ページ抜粋 -
>>

カズナリマン

ハウス・ジャック・ビルトのカズナリマンのレビュー・感想・評価

ハウス・ジャック・ビルト(2018年製作の映画)
4.1
おかえり!ラースが胸糞コメディに帰って来た!

久々に全力で笑いを取りにくるラース・フォン・トリアー監督作品!胸糞スリラーとしてもアリですが、これはもはや社会派コメディとして楽しんじゃうのがヨシ!

不器用なシリアルキラー、ジャックが次々繰り出す鬼畜ギャグに爆笑につぐ爆笑!自分は大いに楽しめました!

○一応ストーリー
1970年代、ワシントン州。建築家を夢見るハンサムな独身の技師ジャック(マット・ディロン)は、ある出来事をきっかけに、アートを創作するかのように殺人を繰り返すように…

映画はひたすら、建築家になりたい「劣等感の塊」のようなジャックによりそい、暴走していく彼のシリアルキラー行為を描いていきます。

ひょんなことからスタートした彼の行為は最初はつたなく、運に救われながら、やがてエスカレート。ゲームのように行為を楽しみだすジャックの異常性をトンマに描くことにより、怒りの爆笑コメディ・デスロードを疾走していきます。

しかし、この疾走についてこれないと…

「…こんなの何が面白いの?」
「監督が夢見た鬼畜行為を映像化したかっただけでは?」
「世間の気持ちを逆なでしたいだけでしょ?」

ってシラけた感想になっちゃう可能性も。

<<

提供資料 -
>>

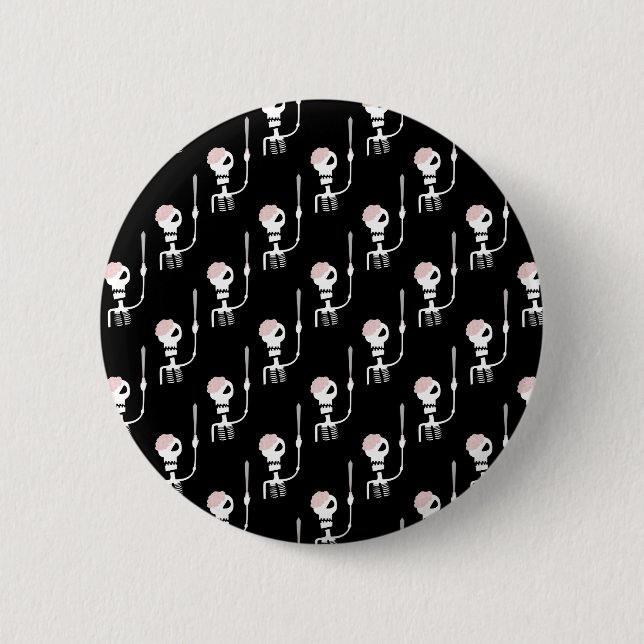 Halloween-Skelett mit Schwert Button (Vorderseite)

<<

やること -
• 1. 映画レビューで、シラけた感想の例として鉤括弧つきで挙げられている言葉をすべて書き出してください。
• 2. 映画レビューから、"映画はひたすら、建築家になり"で始まり"スロードを疾走していきます。"まで続く部分を一字一句変えずに抜き出してください。
リストは本文とは別に用意された資料です。

順に解答 -
• 1.
「…こんなの何が面白いの?」
「監督が夢見た鬼畜行為を映像化したかっただけでは?」
「世間の気持ちを逆なでしたいだけでしょ?」

• 2.
映画はひたすら、建築家になりたい「劣等感の塊」のようなジャックによりそい、暴走していく彼のシリアルキラー行為を描いていきます。

ひょんなことからスタートした彼の行為は最初はつたなく、運に救われながら、やがてエスカレート。ゲームのように行為を楽しみだすジャックの異常性をトンマに描くことにより、怒りの爆笑コメディ・デスロードを疾走していきます。